Da Redação - Ruído Urbano News
Escrever versos no caderno, revisar rima por rima, chegar no estúdio com tudo pronto. Essa era a rotina tradicional de muitos rappers — até a tecnologia dar uma sacudida no processo criativo e abrir espaço pra uma nova onda: o tal do "punch-in".
Essa técnica, que virou febre entre rappers americanos e já ganhou adeptos por aqui, basicamente aposenta o papel e caneta. No lugar disso, os artistas entram no estúdio e gravam tudo no improviso, pedaço por pedaço, direto no beat.
Grandes nomes como Jay-Z, Lil Wayne e Doechii adotaram essa abordagem, e no Brasil, nomes como Major RD e MC Cabelinho também embarcaram nessa vibe. "Eu tinha mais facilidade de fazer rima na hora do que compor", explica Major RD. "Quando eu fazia música com os caras, eu ficava ali enrolando, mexendo no telefone fingindo que estava escrevendo, quando chegava a hora de gravar eu começava a rimar na hora."
Mas, afinal, o que é esse tal de punch-in?
Na prática, o artista solta as ideias em cima do beat, gravando de forma fragmentada, muitas vezes só balbuciando antes de formar um verso completo. O recurso ficou mais viável com a evolução dos softwares de gravação digital. Antes, no tempo da fita analógica, tudo precisava ser certeiro e rápido — o tempo de estúdio era caro e as falhas custavam caro.
Jay-Z foi um dos primeiros a popularizar esse método ainda nos anos 90. Segundo Travis Scott, que presenciou a gravação do disco Magna Carta, o rapper improvisou quase tudo: "Eu achava que essa história de freestyle era mito até ver ele entrar no estúdio... mano, ele improvisou durante o álbum todo".
A partir dos anos 2000, a técnica se espalhou com nomes como Lil Wayne, Future e Young Thug, e explodiu de vez com os "SoundCloud rappers" na década seguinte. Chief Keef, Juice WRLD, Playboi Carti, entre outros, ajudaram a moldar o trap e a estética mais crua e espontânea do novo rap.
Claro que nem todo mundo curte. O veterano produtor Just Blaze já comentou que "nem todos são bons ou capazes de fazer isso". Ou seja, tentar imitar Jay-Z sem ter o mesmo nível pode acabar soando como tentativa frustrada de freestyle.
No Brasil, o processo criativo no rap sempre foi muito ligado à escrita. Clássicos como Racionais MC's, GOG e Facção Central construíram suas narrativas na base da caneta afiada, num tempo em que os recursos eram escassos. Mas o cenário mudou. As batalhas de rima, os cadernos com frases soltas e a influência dos gringos transformaram o jeito de compor.
E o que dizem os nomes do rap nacional?

Para Negra Li, o punch-in já era usado como recurso pra quebrar bloqueios criativos, mas ela reconhece que certos temas pedem mais cuidado. "Eu não vou nunca criticar quem está fazendo, quem tá vencendo, quem está contrariando as estatísticas. É melhor essa pessoa estar usando da arte dela para fazer o seu dinheiro do que estar fazendo algo criminoso."
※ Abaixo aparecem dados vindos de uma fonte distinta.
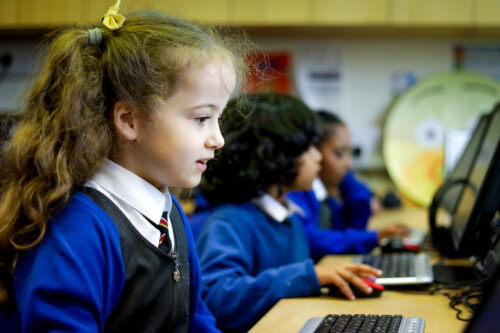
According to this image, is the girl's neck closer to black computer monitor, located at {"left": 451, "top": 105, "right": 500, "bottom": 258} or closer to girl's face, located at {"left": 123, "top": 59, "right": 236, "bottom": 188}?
black computer monitor, located at {"left": 451, "top": 105, "right": 500, "bottom": 258}

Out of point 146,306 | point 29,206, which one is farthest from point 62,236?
point 146,306

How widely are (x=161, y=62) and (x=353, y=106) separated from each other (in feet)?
8.46

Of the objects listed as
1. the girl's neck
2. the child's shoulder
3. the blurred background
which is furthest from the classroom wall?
the child's shoulder

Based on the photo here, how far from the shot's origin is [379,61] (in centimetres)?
326

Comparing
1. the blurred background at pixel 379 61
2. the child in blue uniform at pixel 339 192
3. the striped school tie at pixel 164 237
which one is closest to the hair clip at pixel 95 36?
the striped school tie at pixel 164 237

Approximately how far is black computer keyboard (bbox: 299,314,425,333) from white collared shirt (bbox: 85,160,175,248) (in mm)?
262

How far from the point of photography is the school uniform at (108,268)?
68 centimetres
Já Major RD encara o estúdio como um campo de batalha onde a emoção do momento vira verso. Inspirado por Slipknot e Kiss, ele curte soltar as rimas ali na hora, com energia crua. Ele também vê nas batalhas de rima e até em exercícios inusitados — como improvisar dublagens com filmes no mudo — formas de afiar a técnica. "As minhas músicas 'só rock', todas as três são músicas completamente zoeira... Mas aí se você prestar atenção, em algum momento vai ter uma crítica, sobre o presidente, polícia, ou governo", diz.
Para ele, o novo público de rap quer se ver nas letras — nem sempre ligadas à crítica social: "Eles consomem mais esse tipo de rima porque eles se identificam mais com esse estilo de vida. Eles não vivem o caos que a gente vive na favela. Essa galera nova... a playboyzada."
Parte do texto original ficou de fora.